Le cinéaste Roman Polanski, qui devait présider la Cérémonie Officielle de la remise des Césars 2017, s'est donc désisté, comme disent les médias, sous la pression d' «organisations féministes». Toujours ces sacrées bonnes femmes, constamment énervées pour un oui pour un non, qui empêchent les hommes de vaquer, peinards, à leurs petites occupations.

Ne tirez pas sur l'auteur du Pianiste!

Le cinéaste Roman Polanski, qui devait présider la Cérémonie Officielle de la remise des Césars 2017, s'est donc désisté, comme disent les médias, sous la pression d' «organisations féministes». Toujours ces sacrées bonnes femmes, constamment énervées pour un oui pour un non, qui empêchent les hommes de vaquer, peinards, à leurs petites occupations.

Bien en a pris toutefois au cinéaste de se démettre, un peu tardivement, il est vrai, même si son avocat (paroles d'avocat) a pris la peine d'indiquer qu'il en est tout «attristé» et «meurtri». Le message est donc clair : la victime du viol qu'il a commis, ici, c'est lui.

Mal lui en avait pris en revanche de commettre cette chose sur une grande fillette de 13 ans, il y a 40 ans de cela, aux États-Unis. Là-bas, la prescription des crimes sexuels n'existant pas et la justice étant particulièrement pointilleuse sur ce genre d'affaire, Roman Polanski aurait été mieux avisé, plutôt que de choisir la pudibonde Amérique (l'Amérique qui «fait peur» selon Frédéric Mitterand), de commettre son geste un tantinet irréfléchi au pays de la Liberté et des Droits de l'Homme. Dans son propre pays, où la prescription n'est que de 20 ans et où les tribunaux sont indulgents avec les personnalités, il aurait été moins embêté, et, de là, moins «attristé» et moins «meurtri», puisque l'histoire serait passée à la trappe depuis longtemps.

Bière ou champagne?

Si l'on saisit bien le sens des arguments ayant défendu le malheureux Roman Polanski, au moment où les ennuis revinrent via la Suisse en 2009, puis encore aujourd'hui, c'est que nous avions en réalité eu affaire à l'époque à un viol «aristocratique».

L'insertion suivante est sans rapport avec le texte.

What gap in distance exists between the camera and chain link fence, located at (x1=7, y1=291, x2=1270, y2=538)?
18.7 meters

Dégagées en effet des considérations terre-à-terre du vulgum pecus, nos élites considèrent que le surmoi ordinaire (pour ne pas parler des lois en vigueur dans chaque pays), constitue un insupportable frein à l'expression de leur créativité et de leur légitime domination. Il conviendra alors au génie créateur de faire exploser ces limites contraignantes : «Au fond de l'inconnu(e) pour trouver du Nouveau!», comme le disait, à peu près, Baudelaire.

Un petit coup de transgression à droite ou à gauche (et certaines époques s'y prêtaient plus que d'autres) ne fait, en effet, de mal à personne...ou presque. Car c'est bien la preuve ultime que l'on se place ainsi au-dessus du troupeau maussade et indistinct et du lot ordinaire. Et puis, après, on verra toujours bien à faire jouer ses relations et appuis... En attendant, laissons aller librement nos aristocratiques pulsions.

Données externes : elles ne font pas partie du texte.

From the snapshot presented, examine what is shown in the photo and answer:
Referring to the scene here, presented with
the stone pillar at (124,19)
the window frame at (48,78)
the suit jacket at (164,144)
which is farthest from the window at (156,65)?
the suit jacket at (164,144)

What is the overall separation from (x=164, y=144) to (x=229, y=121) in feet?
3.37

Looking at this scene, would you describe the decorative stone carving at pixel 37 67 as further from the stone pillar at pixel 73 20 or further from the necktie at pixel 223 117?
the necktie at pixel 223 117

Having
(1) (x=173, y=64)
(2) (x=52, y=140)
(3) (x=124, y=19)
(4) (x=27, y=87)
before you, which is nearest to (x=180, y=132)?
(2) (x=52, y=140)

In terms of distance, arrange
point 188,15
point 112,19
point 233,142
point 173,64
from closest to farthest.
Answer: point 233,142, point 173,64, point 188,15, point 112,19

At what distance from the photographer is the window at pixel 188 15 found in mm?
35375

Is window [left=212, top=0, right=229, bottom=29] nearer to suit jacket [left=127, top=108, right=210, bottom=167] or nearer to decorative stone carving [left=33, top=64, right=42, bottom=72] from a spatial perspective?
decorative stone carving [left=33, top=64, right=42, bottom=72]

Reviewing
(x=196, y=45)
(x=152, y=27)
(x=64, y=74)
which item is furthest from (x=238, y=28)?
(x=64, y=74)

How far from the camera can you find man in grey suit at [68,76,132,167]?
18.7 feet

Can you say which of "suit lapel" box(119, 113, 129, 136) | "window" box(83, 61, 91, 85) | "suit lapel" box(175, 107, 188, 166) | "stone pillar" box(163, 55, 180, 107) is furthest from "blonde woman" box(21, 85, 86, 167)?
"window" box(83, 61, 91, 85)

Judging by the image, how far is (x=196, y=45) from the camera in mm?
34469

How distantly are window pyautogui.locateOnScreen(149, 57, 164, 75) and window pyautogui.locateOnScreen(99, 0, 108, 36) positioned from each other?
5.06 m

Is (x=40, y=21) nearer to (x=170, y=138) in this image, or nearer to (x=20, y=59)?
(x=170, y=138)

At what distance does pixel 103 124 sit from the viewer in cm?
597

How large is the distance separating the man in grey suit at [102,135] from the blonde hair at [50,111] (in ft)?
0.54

En réalité, la chose est ancienne comme le monde, depuis, en tout cas, que celui-ci se divise opportunément en dominants et dominés. Il s'agit ni plus ni moins que d'un retour d'un refoulé historique : celui de l'«accommodement», pratique usuelle sous notre ancien Régime. Une femme a-t'elle été violée par un notable? La famille, si elle porte plainte, négociera avec l'agresseur. Ainsi en décidaient le plus souvent les tribunaux. S'agit-il d'une jeune fille vierge ou d'une enfant ? Négocions aussi, mais là, c'est plus cher («Crime contre Dieu» : on rigole un peu moins). Si le responsable est fortuné, les choses s'arrangeront au mieux : la victime devra sécher rapidement ses pauvres larmes, remettre ses jupes en ordre et se satisfaire d'avoir sorti momentanément sa famille du besoin : elle en verra bien d'autres, car il vaut mieux s'habituer le plus rapidement possible à sa condition de dominé. Mais dans cette société ancienne qui est encore en grande partie la nôtre malgré le passage de nos Révolutions, le Droit n'est jamais éloigné du Pouvoir. Comme le souligne Georges Vigarello (Histoire du Viol, du XVIe au XIXe siècles) : «Le droit dit la force. Il légitime un rapport de puissance : il ne se fonde pas sur une équivalence entre les individus, mais sur une hiérarchie entre les sujets». Nous sommes là au XVIIe siècle...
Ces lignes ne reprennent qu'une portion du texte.